While blast one achieved the expected result, blast two failed to achieve the expected result as I had been wrong in my material estimation, particularly where plate thickness was concerned. This, of course, impacted directly on the final result. I don’t see it as a failure really as we can still make use of the resulting material. We just did not achieve what we set out to do.

Then in May, a total of 15 trial blasts were conducted over three separate shots, incorporating two blast designs – a very successful day's work that proved to be both engaging and educational for all present, yielding some much better results than expected. Perhaps the best of these was a consolidation of the unconventional work practice we are developing. It was exactly the work scenario that I had originally envisaged for this project – an enthusiastic, enquiring and team building exercise. This project is very much process driven. How we get there is equally as important as where we are going.

During the May blasts, shot one was an attempt to fuse Aluminium plate to Steel plate, using ANFO. Three different sized blasts were rigged and fired. While we did not bond full plates together, we did manage to fuse a thin aluminium layer to steel, proving that with further work this is entirely possible.

Shot two comprised four blasts aimed at puncturing or perforating both aluminium and steel disks to achieve a particular effect in a tightly controlled way. Four blasts were rigged using different combinations of explosive. This resulted in one disk perfectly formed and several other intriguing effects – including the successful fusion of plates we had attempted in the first shot. A case of experimentation feeding directly into future process, something I had very much hoped might happen.
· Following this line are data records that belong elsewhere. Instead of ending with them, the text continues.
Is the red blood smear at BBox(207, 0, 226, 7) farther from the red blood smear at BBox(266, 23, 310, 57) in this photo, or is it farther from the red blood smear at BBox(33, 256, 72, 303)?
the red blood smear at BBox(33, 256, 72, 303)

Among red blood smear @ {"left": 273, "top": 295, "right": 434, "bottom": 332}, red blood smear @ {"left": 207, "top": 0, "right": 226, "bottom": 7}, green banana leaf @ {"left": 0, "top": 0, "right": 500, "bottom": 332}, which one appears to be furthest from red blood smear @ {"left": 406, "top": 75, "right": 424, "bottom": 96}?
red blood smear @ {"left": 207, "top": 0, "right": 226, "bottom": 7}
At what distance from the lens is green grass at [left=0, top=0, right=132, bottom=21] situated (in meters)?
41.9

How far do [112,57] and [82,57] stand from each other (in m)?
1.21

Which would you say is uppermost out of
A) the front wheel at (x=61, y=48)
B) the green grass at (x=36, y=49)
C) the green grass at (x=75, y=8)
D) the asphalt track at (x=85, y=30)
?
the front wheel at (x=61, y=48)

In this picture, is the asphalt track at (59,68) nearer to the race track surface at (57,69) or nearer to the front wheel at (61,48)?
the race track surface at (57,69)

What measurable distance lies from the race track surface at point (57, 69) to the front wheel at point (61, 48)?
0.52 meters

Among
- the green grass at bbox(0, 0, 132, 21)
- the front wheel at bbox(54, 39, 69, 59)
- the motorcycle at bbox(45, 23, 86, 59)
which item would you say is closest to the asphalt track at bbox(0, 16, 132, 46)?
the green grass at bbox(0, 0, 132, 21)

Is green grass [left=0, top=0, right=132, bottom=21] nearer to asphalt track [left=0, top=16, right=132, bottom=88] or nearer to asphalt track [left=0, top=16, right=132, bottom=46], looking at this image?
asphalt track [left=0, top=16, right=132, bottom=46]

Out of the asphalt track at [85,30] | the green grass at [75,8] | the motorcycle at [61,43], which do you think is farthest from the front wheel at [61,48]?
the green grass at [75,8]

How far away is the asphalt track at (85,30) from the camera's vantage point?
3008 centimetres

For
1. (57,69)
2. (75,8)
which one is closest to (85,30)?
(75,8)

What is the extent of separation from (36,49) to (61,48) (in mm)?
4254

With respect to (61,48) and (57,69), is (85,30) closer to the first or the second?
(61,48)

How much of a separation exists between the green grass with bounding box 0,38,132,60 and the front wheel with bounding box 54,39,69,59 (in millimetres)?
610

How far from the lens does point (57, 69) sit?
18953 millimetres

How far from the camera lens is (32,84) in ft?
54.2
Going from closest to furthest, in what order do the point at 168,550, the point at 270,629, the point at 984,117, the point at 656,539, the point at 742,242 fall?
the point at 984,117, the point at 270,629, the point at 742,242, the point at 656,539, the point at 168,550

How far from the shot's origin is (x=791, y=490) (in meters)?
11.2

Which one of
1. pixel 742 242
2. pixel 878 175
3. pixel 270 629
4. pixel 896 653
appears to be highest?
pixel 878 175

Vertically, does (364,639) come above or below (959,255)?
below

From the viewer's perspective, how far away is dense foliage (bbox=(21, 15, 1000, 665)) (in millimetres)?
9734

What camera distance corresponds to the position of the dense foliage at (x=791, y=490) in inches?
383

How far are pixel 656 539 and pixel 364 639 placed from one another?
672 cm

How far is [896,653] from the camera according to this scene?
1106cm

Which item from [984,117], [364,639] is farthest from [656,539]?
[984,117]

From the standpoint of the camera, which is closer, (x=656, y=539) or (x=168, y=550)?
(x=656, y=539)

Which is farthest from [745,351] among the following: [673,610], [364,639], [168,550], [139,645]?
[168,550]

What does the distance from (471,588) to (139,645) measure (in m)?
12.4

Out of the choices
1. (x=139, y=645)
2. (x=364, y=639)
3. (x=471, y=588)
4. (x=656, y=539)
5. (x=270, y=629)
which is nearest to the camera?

Shot three was a combination of both the above and several shots devised after seeing what had been achieved in the previous blasts. Eight blasts in total were fired, approximately half using water as containment. This last shot gave some very surprising results, some of which we did not expect to see until the stage three trials, rendering several of the next planned trials unnecessary – and saving us time and allowing us to move directly on to more complex molds. It was during this shot that we saw the vast differences produced when altering the type and quantity of explosive used. This information will prove extremely valuable in designing ALL future trials.

We are succeeding in achieving most of the outcomes in our blast plans so far. It is, however, a very difficult process to control, particularly where repeats are required. There will probably always be random elements that will play in to what we are doing. This can be used to our advantage, as it is unique … and something that I am more than happy to work with.

Our next round of trial blasts will be in July. More from me then.